Task inputs
————————

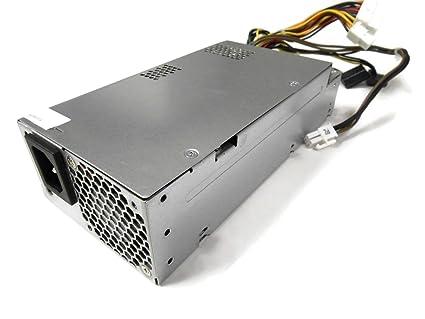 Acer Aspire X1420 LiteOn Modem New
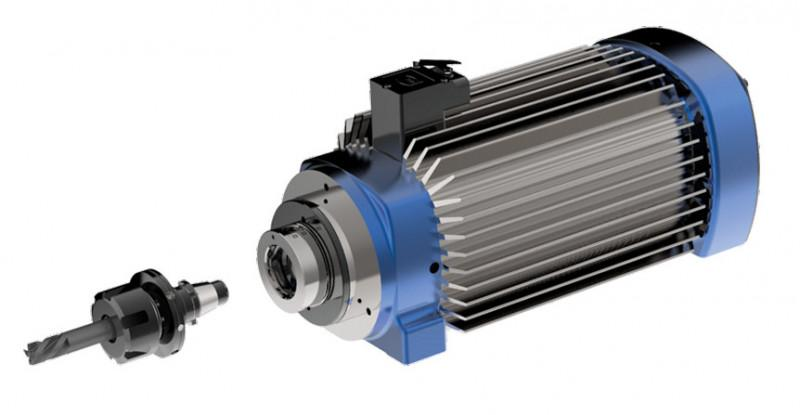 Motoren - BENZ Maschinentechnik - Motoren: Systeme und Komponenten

————————

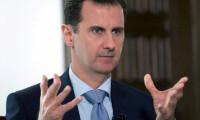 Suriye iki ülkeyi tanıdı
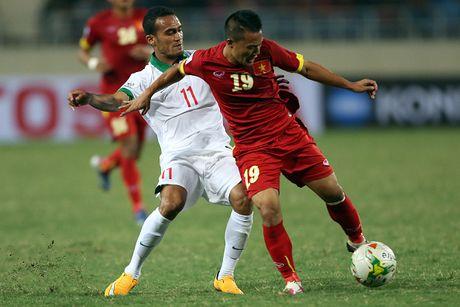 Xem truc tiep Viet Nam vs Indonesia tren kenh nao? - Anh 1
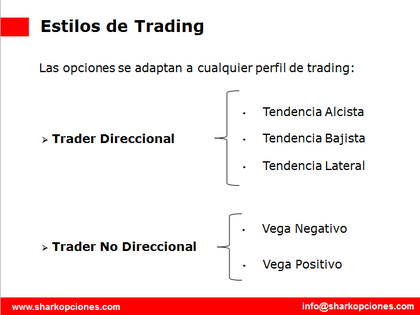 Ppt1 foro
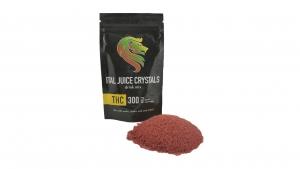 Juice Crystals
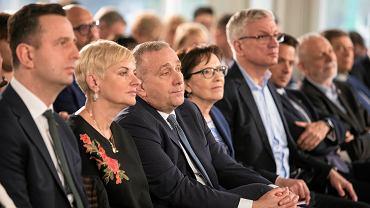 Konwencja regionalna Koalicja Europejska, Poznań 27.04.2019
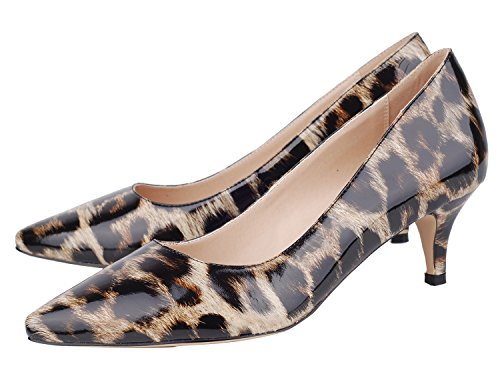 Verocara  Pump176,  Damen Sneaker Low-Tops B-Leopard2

————————

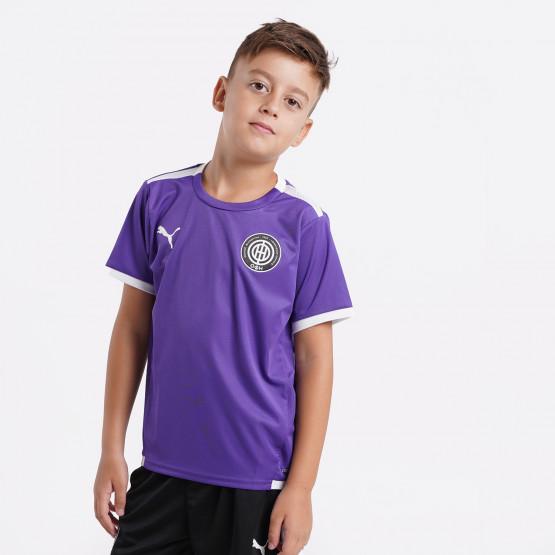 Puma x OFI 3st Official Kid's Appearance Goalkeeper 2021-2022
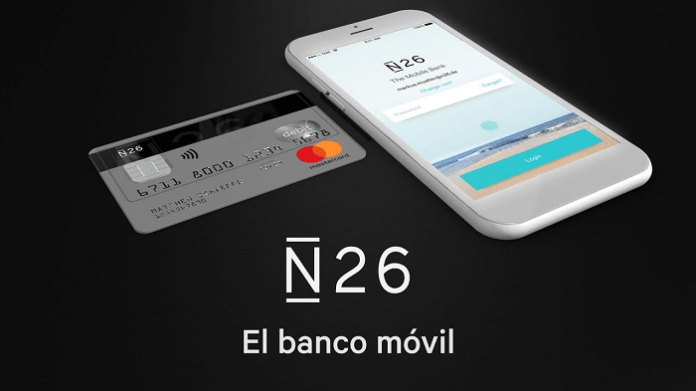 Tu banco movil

————————

Range to copy from the records above: the line containing "Acer Aspire X1420 LiteOn Modem New" to the line containing "Motoren - BENZ", both included. Output those lines exactly and only those, skipping pictures.

Result below
 Acer Aspire X1420 LiteOn Modem New
 Motoren - BENZ Maschinentechnik - Motoren: Systeme und Komponenten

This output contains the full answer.